1.  Generous support of the people and government

Myanmar people strongly support Buddhism. Since the Bagan period, Myanmar kings supported Buddhism and until today. the government is still supporting it enthusiastically.  Beside the government, the contribution of Myanmar devotees is unsurpassable for the development of Buddhism in Myanmar. Therefore, generous support of the people and government is also one the reasons for the meditation movement in Myanmar.

            On meditation technique there is a famous maxim of the Myanmar people on meditation masters and techniques.
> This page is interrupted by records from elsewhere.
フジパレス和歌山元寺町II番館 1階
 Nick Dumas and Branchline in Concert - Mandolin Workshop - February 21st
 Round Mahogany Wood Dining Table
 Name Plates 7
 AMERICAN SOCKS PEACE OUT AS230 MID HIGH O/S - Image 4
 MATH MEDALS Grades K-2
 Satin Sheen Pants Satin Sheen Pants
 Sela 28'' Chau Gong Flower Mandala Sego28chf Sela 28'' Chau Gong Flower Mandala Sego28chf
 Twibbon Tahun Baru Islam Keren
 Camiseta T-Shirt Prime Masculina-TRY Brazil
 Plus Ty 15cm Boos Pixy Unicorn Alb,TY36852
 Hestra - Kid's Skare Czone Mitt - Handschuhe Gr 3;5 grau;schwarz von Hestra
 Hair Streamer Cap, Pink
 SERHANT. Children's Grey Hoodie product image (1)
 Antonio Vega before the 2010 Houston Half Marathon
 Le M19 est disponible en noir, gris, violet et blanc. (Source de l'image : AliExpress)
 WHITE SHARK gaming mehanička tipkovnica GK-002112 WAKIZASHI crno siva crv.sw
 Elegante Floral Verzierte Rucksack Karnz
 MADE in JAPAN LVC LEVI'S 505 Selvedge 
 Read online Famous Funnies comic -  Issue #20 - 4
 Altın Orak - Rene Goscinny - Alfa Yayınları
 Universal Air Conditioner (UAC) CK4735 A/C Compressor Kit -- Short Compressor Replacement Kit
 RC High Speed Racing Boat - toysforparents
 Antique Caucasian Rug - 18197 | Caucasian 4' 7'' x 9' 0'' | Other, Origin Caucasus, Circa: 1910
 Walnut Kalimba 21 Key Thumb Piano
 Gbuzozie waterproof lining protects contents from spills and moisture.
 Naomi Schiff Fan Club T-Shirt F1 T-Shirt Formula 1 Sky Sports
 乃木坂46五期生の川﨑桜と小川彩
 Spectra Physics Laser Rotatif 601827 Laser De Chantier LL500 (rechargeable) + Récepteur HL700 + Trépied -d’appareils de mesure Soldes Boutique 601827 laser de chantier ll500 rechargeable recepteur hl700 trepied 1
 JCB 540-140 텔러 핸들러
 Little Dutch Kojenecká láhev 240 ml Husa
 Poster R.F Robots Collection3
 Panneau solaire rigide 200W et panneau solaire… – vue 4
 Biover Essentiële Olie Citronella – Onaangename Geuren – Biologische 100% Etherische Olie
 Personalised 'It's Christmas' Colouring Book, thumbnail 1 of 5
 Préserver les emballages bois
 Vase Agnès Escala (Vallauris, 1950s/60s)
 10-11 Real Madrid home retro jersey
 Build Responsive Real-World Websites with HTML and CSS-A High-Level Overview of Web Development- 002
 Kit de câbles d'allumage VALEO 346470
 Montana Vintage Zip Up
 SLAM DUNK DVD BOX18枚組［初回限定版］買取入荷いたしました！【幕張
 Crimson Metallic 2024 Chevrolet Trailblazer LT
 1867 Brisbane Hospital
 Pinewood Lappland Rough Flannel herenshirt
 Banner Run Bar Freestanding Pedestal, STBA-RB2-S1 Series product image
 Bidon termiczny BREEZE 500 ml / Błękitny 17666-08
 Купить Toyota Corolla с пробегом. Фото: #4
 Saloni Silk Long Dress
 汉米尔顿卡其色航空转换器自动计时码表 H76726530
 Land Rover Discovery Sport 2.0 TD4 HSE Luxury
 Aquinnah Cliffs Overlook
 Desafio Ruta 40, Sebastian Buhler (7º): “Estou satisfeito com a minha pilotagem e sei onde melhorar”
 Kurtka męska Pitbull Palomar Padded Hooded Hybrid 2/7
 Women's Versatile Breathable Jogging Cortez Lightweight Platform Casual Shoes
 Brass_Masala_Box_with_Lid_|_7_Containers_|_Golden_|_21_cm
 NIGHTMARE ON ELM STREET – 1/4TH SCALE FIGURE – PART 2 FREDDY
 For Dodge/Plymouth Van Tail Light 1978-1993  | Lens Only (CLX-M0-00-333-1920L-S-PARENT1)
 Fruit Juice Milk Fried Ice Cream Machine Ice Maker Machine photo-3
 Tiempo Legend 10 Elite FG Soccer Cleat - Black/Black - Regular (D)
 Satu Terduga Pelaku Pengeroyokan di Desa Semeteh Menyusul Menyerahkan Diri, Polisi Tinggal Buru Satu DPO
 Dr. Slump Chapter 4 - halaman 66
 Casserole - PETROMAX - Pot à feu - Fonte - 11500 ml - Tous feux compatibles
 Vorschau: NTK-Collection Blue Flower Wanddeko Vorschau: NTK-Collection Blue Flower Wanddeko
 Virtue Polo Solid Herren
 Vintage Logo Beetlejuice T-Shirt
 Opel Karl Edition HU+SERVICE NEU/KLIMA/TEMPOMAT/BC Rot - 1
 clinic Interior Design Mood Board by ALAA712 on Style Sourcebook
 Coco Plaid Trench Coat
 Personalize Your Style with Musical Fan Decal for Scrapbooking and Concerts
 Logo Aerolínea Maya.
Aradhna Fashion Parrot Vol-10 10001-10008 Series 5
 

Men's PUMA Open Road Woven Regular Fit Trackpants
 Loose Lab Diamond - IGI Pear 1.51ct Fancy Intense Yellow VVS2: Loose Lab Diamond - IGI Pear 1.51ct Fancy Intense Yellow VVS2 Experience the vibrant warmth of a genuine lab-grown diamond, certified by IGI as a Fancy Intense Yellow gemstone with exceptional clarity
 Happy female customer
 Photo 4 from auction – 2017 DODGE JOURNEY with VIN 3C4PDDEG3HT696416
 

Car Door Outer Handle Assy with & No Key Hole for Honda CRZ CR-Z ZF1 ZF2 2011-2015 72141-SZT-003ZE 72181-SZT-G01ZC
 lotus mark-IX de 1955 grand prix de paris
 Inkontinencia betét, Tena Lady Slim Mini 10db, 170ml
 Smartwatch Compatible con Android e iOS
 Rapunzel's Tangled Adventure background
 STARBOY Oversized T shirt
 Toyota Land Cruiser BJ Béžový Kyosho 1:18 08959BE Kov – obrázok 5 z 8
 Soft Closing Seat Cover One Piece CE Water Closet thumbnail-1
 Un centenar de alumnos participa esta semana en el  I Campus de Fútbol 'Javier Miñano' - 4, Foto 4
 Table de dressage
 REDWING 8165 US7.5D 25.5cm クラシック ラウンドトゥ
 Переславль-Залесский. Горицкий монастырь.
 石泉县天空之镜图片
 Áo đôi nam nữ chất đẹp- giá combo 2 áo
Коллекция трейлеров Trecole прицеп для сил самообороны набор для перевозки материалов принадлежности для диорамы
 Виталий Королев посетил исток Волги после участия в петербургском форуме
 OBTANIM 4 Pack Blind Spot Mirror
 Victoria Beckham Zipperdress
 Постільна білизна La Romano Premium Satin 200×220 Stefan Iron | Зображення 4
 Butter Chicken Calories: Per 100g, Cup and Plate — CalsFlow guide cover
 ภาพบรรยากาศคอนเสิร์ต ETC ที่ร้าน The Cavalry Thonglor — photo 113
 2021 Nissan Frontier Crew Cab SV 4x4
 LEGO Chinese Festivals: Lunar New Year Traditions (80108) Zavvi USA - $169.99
That is slogan on famous insight meditation and their efficiency as forwarded by the people.  For preaching, the Mogok method is well-known.  For guided meditation, the Mahāsi method is the best. Mingun is famous for (analyzing through ultimate reality) characteristics. For teaching Dhamma, Ñāṇacāgī is best. For meticulous referencing, Catu (Catubhammika) is preeminent. For precision, Katheitwain  is well-known. For control (controlling the mind), Monyin is the leader. Teingu is for endeavouring and for clearance is Ledi. This may true for some but not for others. However, it is believed that according to meditators' experiences, this slogan is used in Myanmar society.

            The revival of Buddhist meditation from early 20th century became popular not only to the silent meditators but also among the people in Myanmar in general. In Buddhism nothing conditions without anything. Hence, the revival of meditation movement has many conditions that eventually made interest to the people. Thus, it has been flourishing until today.

            The present meditation traditions claim that their methods were handed down from different teachers. However, from a historical point of view, there are only two main meditation traditions, namely Ledi Sayadaw and Mingun Jetawan Sayadaw. Even though they were handed down from the same lineage, they have changed in their own ways by later disciples among the living meditation traditions until today. Another interesting point it comes to the conclusion is that there are no records on popular Buddhist meditation practices in Myanmar before early 20th century.
Consulted Sources
Houtman, Gustaaf. "Traditions of Buddhist practice in Burma. PhD thesis (unpublished)." London: School of Oriental and African Studies, 1990.
Ling, Trevor. Buddhism, Imperialism and War. London: George Allen & Unwin, June 1979.
Sīlānandabhivaṃsa, Ashin. Biography of the Most Venerable Mahāsi Sayadaw. Translated by U Min Swe. Selangor: Selangor Buddhist Vipassana Meditation Society, 2009.
Daw Nimala, “Various ways of Dealing with Sensation by Different Meditation Tradition in Myanmar,” Theravāda. First Conference,     Conference Volume (2007): 178.
http://atbu.org/files/Sayalay%20Nimala.pdf retrieved on 2/12/2012.
Ling, Trevor, Buddhism, Imperialism and War, Sydney:  Allen & Unwin, 1979.